[SET PROBLEM]:
Reproduce every line of the entries below word for word, and leave the pictures out of your answer.

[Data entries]
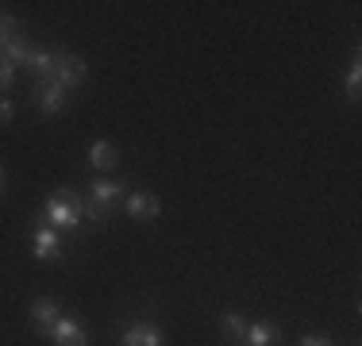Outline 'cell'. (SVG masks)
Returning a JSON list of instances; mask_svg holds the SVG:
<instances>
[{"instance_id":"11","label":"cell","mask_w":362,"mask_h":346,"mask_svg":"<svg viewBox=\"0 0 362 346\" xmlns=\"http://www.w3.org/2000/svg\"><path fill=\"white\" fill-rule=\"evenodd\" d=\"M124 346H166V335L158 323H132L124 331Z\"/></svg>"},{"instance_id":"16","label":"cell","mask_w":362,"mask_h":346,"mask_svg":"<svg viewBox=\"0 0 362 346\" xmlns=\"http://www.w3.org/2000/svg\"><path fill=\"white\" fill-rule=\"evenodd\" d=\"M20 35H23V20H16V16H4V12H0V50H4L12 39H20Z\"/></svg>"},{"instance_id":"4","label":"cell","mask_w":362,"mask_h":346,"mask_svg":"<svg viewBox=\"0 0 362 346\" xmlns=\"http://www.w3.org/2000/svg\"><path fill=\"white\" fill-rule=\"evenodd\" d=\"M31 254H35L39 262H58V258H66L62 231L47 227L42 220H31Z\"/></svg>"},{"instance_id":"8","label":"cell","mask_w":362,"mask_h":346,"mask_svg":"<svg viewBox=\"0 0 362 346\" xmlns=\"http://www.w3.org/2000/svg\"><path fill=\"white\" fill-rule=\"evenodd\" d=\"M28 316H31V323H35V331L42 335V339H47L50 327L62 319V308H58L54 297H35V300H31V308H28Z\"/></svg>"},{"instance_id":"5","label":"cell","mask_w":362,"mask_h":346,"mask_svg":"<svg viewBox=\"0 0 362 346\" xmlns=\"http://www.w3.org/2000/svg\"><path fill=\"white\" fill-rule=\"evenodd\" d=\"M124 212L132 223H154L162 215V201L154 193H146V189H135V193H127Z\"/></svg>"},{"instance_id":"2","label":"cell","mask_w":362,"mask_h":346,"mask_svg":"<svg viewBox=\"0 0 362 346\" xmlns=\"http://www.w3.org/2000/svg\"><path fill=\"white\" fill-rule=\"evenodd\" d=\"M85 77H89V66H85V58L70 54V50H54V69H50V81L62 85L66 93L81 89Z\"/></svg>"},{"instance_id":"10","label":"cell","mask_w":362,"mask_h":346,"mask_svg":"<svg viewBox=\"0 0 362 346\" xmlns=\"http://www.w3.org/2000/svg\"><path fill=\"white\" fill-rule=\"evenodd\" d=\"M85 158H89L93 169H116L119 162H124V154H119L116 143H108V138H97V143H89Z\"/></svg>"},{"instance_id":"13","label":"cell","mask_w":362,"mask_h":346,"mask_svg":"<svg viewBox=\"0 0 362 346\" xmlns=\"http://www.w3.org/2000/svg\"><path fill=\"white\" fill-rule=\"evenodd\" d=\"M23 69H31V85H47L50 81V69H54V50H39L35 47Z\"/></svg>"},{"instance_id":"12","label":"cell","mask_w":362,"mask_h":346,"mask_svg":"<svg viewBox=\"0 0 362 346\" xmlns=\"http://www.w3.org/2000/svg\"><path fill=\"white\" fill-rule=\"evenodd\" d=\"M281 331L270 323V319H251L247 323V346H278Z\"/></svg>"},{"instance_id":"7","label":"cell","mask_w":362,"mask_h":346,"mask_svg":"<svg viewBox=\"0 0 362 346\" xmlns=\"http://www.w3.org/2000/svg\"><path fill=\"white\" fill-rule=\"evenodd\" d=\"M47 339L54 346H89V327H85L81 319H74V316H66V311H62V319L50 327Z\"/></svg>"},{"instance_id":"17","label":"cell","mask_w":362,"mask_h":346,"mask_svg":"<svg viewBox=\"0 0 362 346\" xmlns=\"http://www.w3.org/2000/svg\"><path fill=\"white\" fill-rule=\"evenodd\" d=\"M12 85H16V69L8 66L4 58H0V93H8V89H12Z\"/></svg>"},{"instance_id":"14","label":"cell","mask_w":362,"mask_h":346,"mask_svg":"<svg viewBox=\"0 0 362 346\" xmlns=\"http://www.w3.org/2000/svg\"><path fill=\"white\" fill-rule=\"evenodd\" d=\"M31 50H35V47H31V35L23 31L20 39H12L4 50H0V58H4L12 69H23V66H28V58H31Z\"/></svg>"},{"instance_id":"20","label":"cell","mask_w":362,"mask_h":346,"mask_svg":"<svg viewBox=\"0 0 362 346\" xmlns=\"http://www.w3.org/2000/svg\"><path fill=\"white\" fill-rule=\"evenodd\" d=\"M4 185H8V169H4V162H0V193H4Z\"/></svg>"},{"instance_id":"6","label":"cell","mask_w":362,"mask_h":346,"mask_svg":"<svg viewBox=\"0 0 362 346\" xmlns=\"http://www.w3.org/2000/svg\"><path fill=\"white\" fill-rule=\"evenodd\" d=\"M31 100H35L39 116H62L66 104H70V93L62 85L47 81V85H31Z\"/></svg>"},{"instance_id":"9","label":"cell","mask_w":362,"mask_h":346,"mask_svg":"<svg viewBox=\"0 0 362 346\" xmlns=\"http://www.w3.org/2000/svg\"><path fill=\"white\" fill-rule=\"evenodd\" d=\"M216 323H220V335L228 346H247V316H239L235 308H223L216 316Z\"/></svg>"},{"instance_id":"1","label":"cell","mask_w":362,"mask_h":346,"mask_svg":"<svg viewBox=\"0 0 362 346\" xmlns=\"http://www.w3.org/2000/svg\"><path fill=\"white\" fill-rule=\"evenodd\" d=\"M85 208H89V201H85V193H77V189H58V193L47 196V204L39 208L35 220H42L47 227L62 231V235H77V231L85 227Z\"/></svg>"},{"instance_id":"18","label":"cell","mask_w":362,"mask_h":346,"mask_svg":"<svg viewBox=\"0 0 362 346\" xmlns=\"http://www.w3.org/2000/svg\"><path fill=\"white\" fill-rule=\"evenodd\" d=\"M12 119H16V104L8 100V97H0V127L12 124Z\"/></svg>"},{"instance_id":"19","label":"cell","mask_w":362,"mask_h":346,"mask_svg":"<svg viewBox=\"0 0 362 346\" xmlns=\"http://www.w3.org/2000/svg\"><path fill=\"white\" fill-rule=\"evenodd\" d=\"M297 346H335V342H332V335H305Z\"/></svg>"},{"instance_id":"15","label":"cell","mask_w":362,"mask_h":346,"mask_svg":"<svg viewBox=\"0 0 362 346\" xmlns=\"http://www.w3.org/2000/svg\"><path fill=\"white\" fill-rule=\"evenodd\" d=\"M343 97L351 104H358V97H362V58H358V50H355V58H351L347 81H343Z\"/></svg>"},{"instance_id":"3","label":"cell","mask_w":362,"mask_h":346,"mask_svg":"<svg viewBox=\"0 0 362 346\" xmlns=\"http://www.w3.org/2000/svg\"><path fill=\"white\" fill-rule=\"evenodd\" d=\"M127 193H132V189H127L119 177H93L89 185H85V196H89V204L100 208L105 215H112V208L124 201Z\"/></svg>"}]
</instances>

[ANSWER BELOW]:
Outline 'cell'. (SVG masks)
Returning a JSON list of instances; mask_svg holds the SVG:
<instances>
[{"instance_id":"11","label":"cell","mask_w":362,"mask_h":346,"mask_svg":"<svg viewBox=\"0 0 362 346\" xmlns=\"http://www.w3.org/2000/svg\"><path fill=\"white\" fill-rule=\"evenodd\" d=\"M124 346H166V335L158 323H132L124 331Z\"/></svg>"},{"instance_id":"16","label":"cell","mask_w":362,"mask_h":346,"mask_svg":"<svg viewBox=\"0 0 362 346\" xmlns=\"http://www.w3.org/2000/svg\"><path fill=\"white\" fill-rule=\"evenodd\" d=\"M20 35H23V20H16V16H4V12H0V50H4L12 39H20Z\"/></svg>"},{"instance_id":"4","label":"cell","mask_w":362,"mask_h":346,"mask_svg":"<svg viewBox=\"0 0 362 346\" xmlns=\"http://www.w3.org/2000/svg\"><path fill=\"white\" fill-rule=\"evenodd\" d=\"M31 254H35L39 262H58V258H66L62 231L47 227L42 220H31Z\"/></svg>"},{"instance_id":"8","label":"cell","mask_w":362,"mask_h":346,"mask_svg":"<svg viewBox=\"0 0 362 346\" xmlns=\"http://www.w3.org/2000/svg\"><path fill=\"white\" fill-rule=\"evenodd\" d=\"M28 316H31V323H35V331L42 335V339H47L50 327L62 319V308H58L54 297H35V300H31V308H28Z\"/></svg>"},{"instance_id":"5","label":"cell","mask_w":362,"mask_h":346,"mask_svg":"<svg viewBox=\"0 0 362 346\" xmlns=\"http://www.w3.org/2000/svg\"><path fill=\"white\" fill-rule=\"evenodd\" d=\"M124 212L132 223H154L162 215V201L154 193H146V189H135V193H127Z\"/></svg>"},{"instance_id":"2","label":"cell","mask_w":362,"mask_h":346,"mask_svg":"<svg viewBox=\"0 0 362 346\" xmlns=\"http://www.w3.org/2000/svg\"><path fill=\"white\" fill-rule=\"evenodd\" d=\"M85 77H89V66H85V58L70 54V50H54V69H50V81L62 85L66 93L81 89Z\"/></svg>"},{"instance_id":"10","label":"cell","mask_w":362,"mask_h":346,"mask_svg":"<svg viewBox=\"0 0 362 346\" xmlns=\"http://www.w3.org/2000/svg\"><path fill=\"white\" fill-rule=\"evenodd\" d=\"M85 158H89L93 169H116L119 162H124V154H119L116 143H108V138H97V143H89Z\"/></svg>"},{"instance_id":"13","label":"cell","mask_w":362,"mask_h":346,"mask_svg":"<svg viewBox=\"0 0 362 346\" xmlns=\"http://www.w3.org/2000/svg\"><path fill=\"white\" fill-rule=\"evenodd\" d=\"M23 69H31V85H47L50 81V69H54V50H39L35 47Z\"/></svg>"},{"instance_id":"12","label":"cell","mask_w":362,"mask_h":346,"mask_svg":"<svg viewBox=\"0 0 362 346\" xmlns=\"http://www.w3.org/2000/svg\"><path fill=\"white\" fill-rule=\"evenodd\" d=\"M281 331L270 323V319H251L247 323V346H278Z\"/></svg>"},{"instance_id":"7","label":"cell","mask_w":362,"mask_h":346,"mask_svg":"<svg viewBox=\"0 0 362 346\" xmlns=\"http://www.w3.org/2000/svg\"><path fill=\"white\" fill-rule=\"evenodd\" d=\"M47 339L54 346H89V327H85L81 319H74V316H66V311H62V319L50 327Z\"/></svg>"},{"instance_id":"17","label":"cell","mask_w":362,"mask_h":346,"mask_svg":"<svg viewBox=\"0 0 362 346\" xmlns=\"http://www.w3.org/2000/svg\"><path fill=\"white\" fill-rule=\"evenodd\" d=\"M12 85H16V69L8 66L4 58H0V93H8V89H12Z\"/></svg>"},{"instance_id":"14","label":"cell","mask_w":362,"mask_h":346,"mask_svg":"<svg viewBox=\"0 0 362 346\" xmlns=\"http://www.w3.org/2000/svg\"><path fill=\"white\" fill-rule=\"evenodd\" d=\"M31 50H35V47H31V35L23 31L20 39H12L4 50H0V58H4L12 69H23V66H28V58H31Z\"/></svg>"},{"instance_id":"20","label":"cell","mask_w":362,"mask_h":346,"mask_svg":"<svg viewBox=\"0 0 362 346\" xmlns=\"http://www.w3.org/2000/svg\"><path fill=\"white\" fill-rule=\"evenodd\" d=\"M4 185H8V169H4V162H0V193H4Z\"/></svg>"},{"instance_id":"6","label":"cell","mask_w":362,"mask_h":346,"mask_svg":"<svg viewBox=\"0 0 362 346\" xmlns=\"http://www.w3.org/2000/svg\"><path fill=\"white\" fill-rule=\"evenodd\" d=\"M31 100H35L39 116H62L66 104H70V93L62 85L47 81V85H31Z\"/></svg>"},{"instance_id":"9","label":"cell","mask_w":362,"mask_h":346,"mask_svg":"<svg viewBox=\"0 0 362 346\" xmlns=\"http://www.w3.org/2000/svg\"><path fill=\"white\" fill-rule=\"evenodd\" d=\"M216 323H220V335L228 346H247V316H239L235 308H223L216 316Z\"/></svg>"},{"instance_id":"1","label":"cell","mask_w":362,"mask_h":346,"mask_svg":"<svg viewBox=\"0 0 362 346\" xmlns=\"http://www.w3.org/2000/svg\"><path fill=\"white\" fill-rule=\"evenodd\" d=\"M85 208H89V201H85V193H77V189H58V193L47 196V204L39 208L35 220H42L47 227L62 231V235H77V231L85 227Z\"/></svg>"},{"instance_id":"18","label":"cell","mask_w":362,"mask_h":346,"mask_svg":"<svg viewBox=\"0 0 362 346\" xmlns=\"http://www.w3.org/2000/svg\"><path fill=\"white\" fill-rule=\"evenodd\" d=\"M12 119H16V104L8 100V97H0V127L12 124Z\"/></svg>"},{"instance_id":"19","label":"cell","mask_w":362,"mask_h":346,"mask_svg":"<svg viewBox=\"0 0 362 346\" xmlns=\"http://www.w3.org/2000/svg\"><path fill=\"white\" fill-rule=\"evenodd\" d=\"M297 346H335V342H332V335H305Z\"/></svg>"},{"instance_id":"15","label":"cell","mask_w":362,"mask_h":346,"mask_svg":"<svg viewBox=\"0 0 362 346\" xmlns=\"http://www.w3.org/2000/svg\"><path fill=\"white\" fill-rule=\"evenodd\" d=\"M343 97L351 104H358V97H362V58H358V50H355V58H351L347 81H343Z\"/></svg>"},{"instance_id":"3","label":"cell","mask_w":362,"mask_h":346,"mask_svg":"<svg viewBox=\"0 0 362 346\" xmlns=\"http://www.w3.org/2000/svg\"><path fill=\"white\" fill-rule=\"evenodd\" d=\"M127 193H132V189H127L119 177H93L89 185H85V196H89V204L100 208L105 215H112V208L124 201Z\"/></svg>"}]
</instances>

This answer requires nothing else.